As mudanças também atingem os comerciantes. O empresário Francisco Severiano Alves, de 49 anos, investiu R$ 4 mil, no fim de 2014, para adaptar as calhas e o reservatório de água de 20 mil litros que tem dentro de sua oficina mecânica, em Itaquaquecetuba, na Grande São Paulo. “A gente perdia muita água da chuva, então fizemos as mudanças para conseguir aproveitá-la. É água de graça para lavar peças, a garagem e usar no vaso sanitário.” 

Paradigma. Para Antonio Eduardo Giansante, mestre em Engenharia Hidráulica e Saneamento e professor da Universidade Mackenzie, as adaptações para conseguir a “independência hídrica” são positivas. “É uma mudança de paradigma. As pessoas estão tomando consciência de que a água é limitada.” Ele diz, porém, que o poder público deveria dar mais informações e instruções sobre como armazenar a chuva para evitar contaminações e dengue.

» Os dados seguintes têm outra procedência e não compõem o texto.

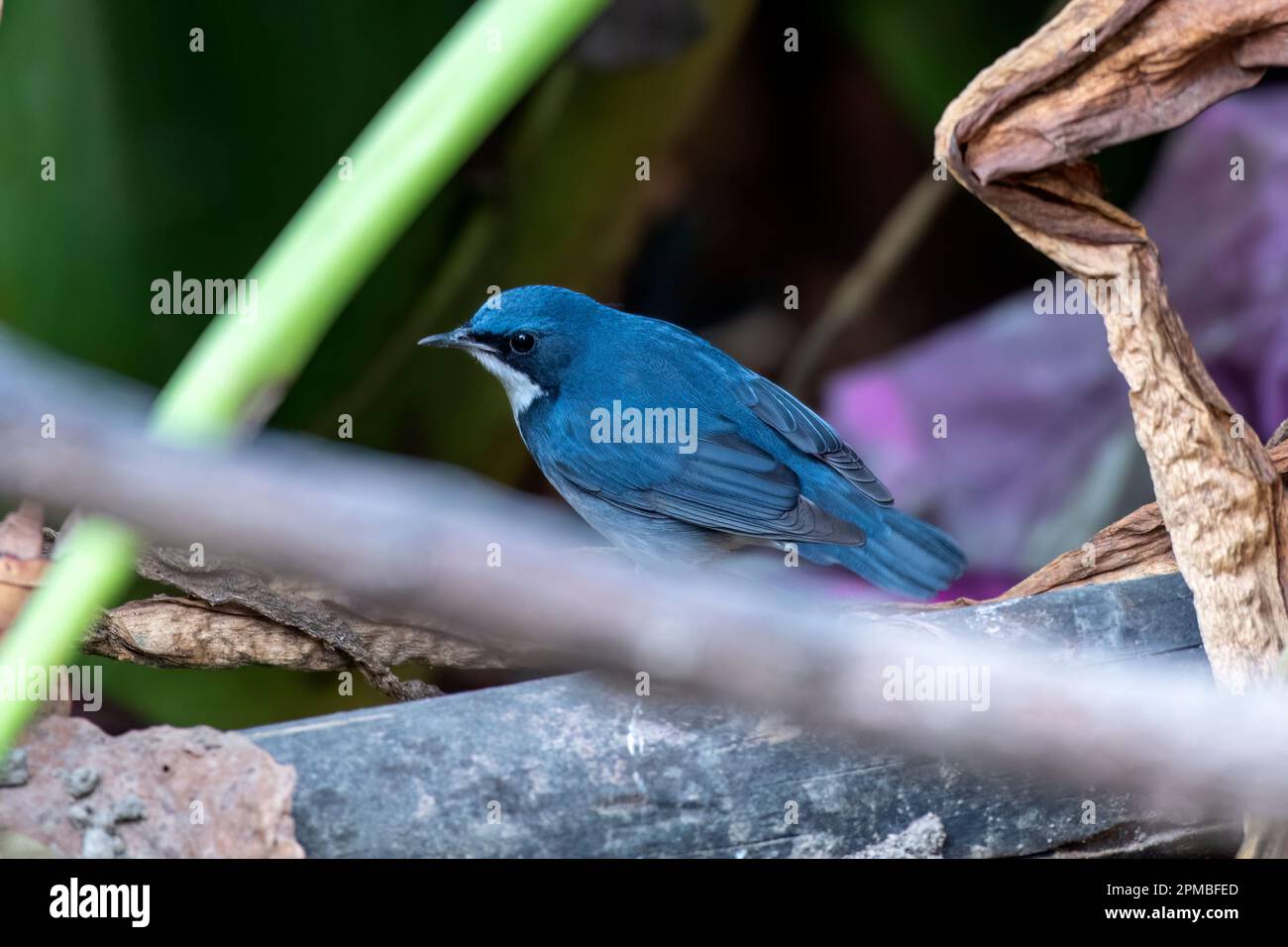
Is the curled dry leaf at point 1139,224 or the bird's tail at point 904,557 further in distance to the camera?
the bird's tail at point 904,557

Segundo Malu Ribeiro, coordenadora da Rede das Águas da SOS Mata Atlântica, a mudança de comportamento foi o único aspecto positivo da crise hídrica. “Para ser permanente, esse tipo de mudança tem de fazer parte do nosso cotidiano, não apenas em tempos de crise.” 

No São Paulo Futebol Clube, a limpeza de arquibancadas e de outras áreas comuns está sendo feita com jatos de ar. “Buscamos cada vez mais eficiência dentro do clube”, explicou Eduardo San Martin, diretor de Meio Ambiente do SPFC.

O consumo caiu de 5,9 milhões de litros, em outubro, para 2,4 milhões, em janeiro. A medida de maior impacto foi no gramado do Morumbi. Como há minas no subsolo, o clube adaptou os veios, canalizou para um reservatório e usa a água para irrigação. “O gramado é nosso local de trabalho e precisa estar prefeito.”